• **SUPPLIED PASSAGE**:

Pipeline attack foiled, Paatas with the Pinecones, Sandra in Zugdidi, PM no homophobic referendum but constitution yes post election, EU visa free in Jan, Scorpions, Belarus spy chief, Otsneba Khobi MP swap, Army drowning, Gulists not in Batumi, Pankisi Daesh guy killed, Ajara bride abduction, Vodka biz guy wounded in Krasnodar, another ABL land grab, Gori wreck, Russian soldier who killed Gyumri family convicted, Big demo against cutting down trees and Narmania, Ashgabad flights, Ski Tetnuldi, Geo 7 medals in Rio, heavy backpacks, Pirosmani at Nat Gallery, Hualing in Forbes

One thought on “TBLPOD25aug2016

  1. The MEME this week is a clip from the Scorpions concert at Black Sea Arena. The crowd went wild when they performed the song Still Loving You while wearing Georgian flags.
    Link: http://bit.ly/2bl6pCL


    Social Science in the Caucasus has a two-part blog post on inconsistencies in the practice of tallying votes. They find that inconsistencies are a problem, but they’re probably due to data entry errors, not tampering, and they probably didn’t affect the outcome of the 2012 Parliamentary elections.

• **DATA SUPPLIED**:
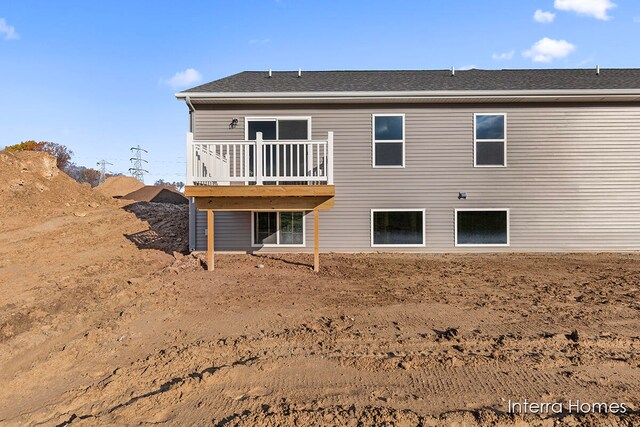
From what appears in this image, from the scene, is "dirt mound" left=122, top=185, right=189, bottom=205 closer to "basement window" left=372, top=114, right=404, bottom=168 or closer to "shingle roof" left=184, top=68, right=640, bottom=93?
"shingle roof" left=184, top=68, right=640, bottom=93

...

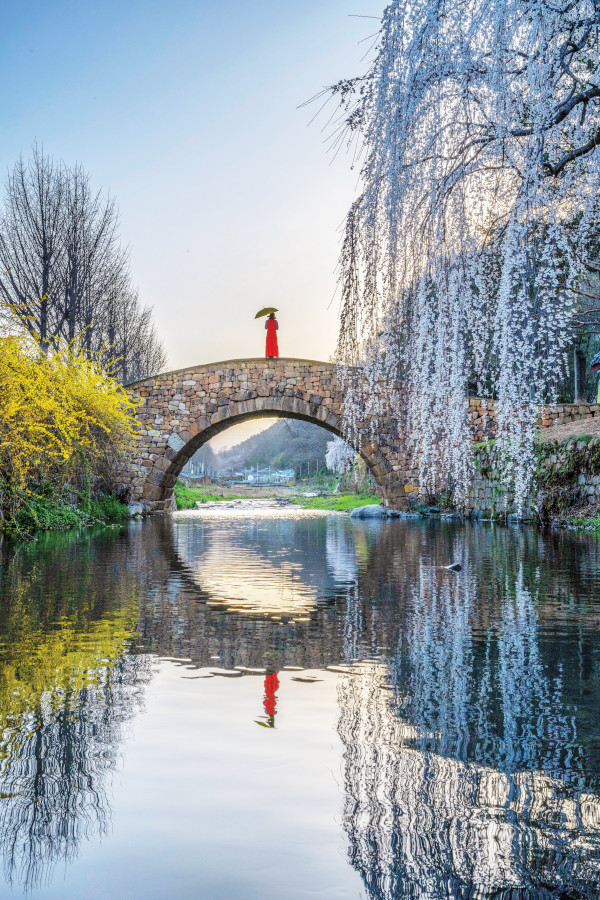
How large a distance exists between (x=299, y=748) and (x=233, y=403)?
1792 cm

--

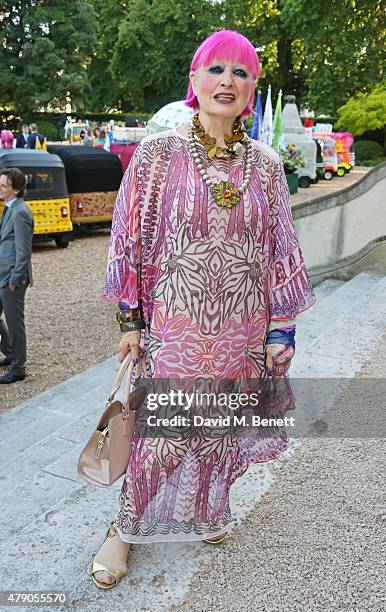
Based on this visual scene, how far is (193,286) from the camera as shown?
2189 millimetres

• **REQUIRED WORK**:
1. Quote the podcast page from "One thought on" up to and including "2012 Parliamentary elections.".
2. In the podcast page, which song did the Scorpions play while wearing Georgian flags?

• **EXPECTED RESULTS**:
1.
One thought on “TBLPOD25aug2016

  1. The MEME this week is a clip from the Scorpions concert at Black Sea Arena. The crowd went wild when they performed the song Still Loving You while wearing Georgian flags.
    Link: http://bit.ly/2bl6pCL


    Social Science in the Caucasus has a two-part blog post on inconsistencies in the practice of tallying votes. They find that inconsistencies are a problem, but they’re probably due to data entry errors, not tampering, and they probably didn’t affect the outcome of the 2012 Parliamentary elections.

2. Still Loving You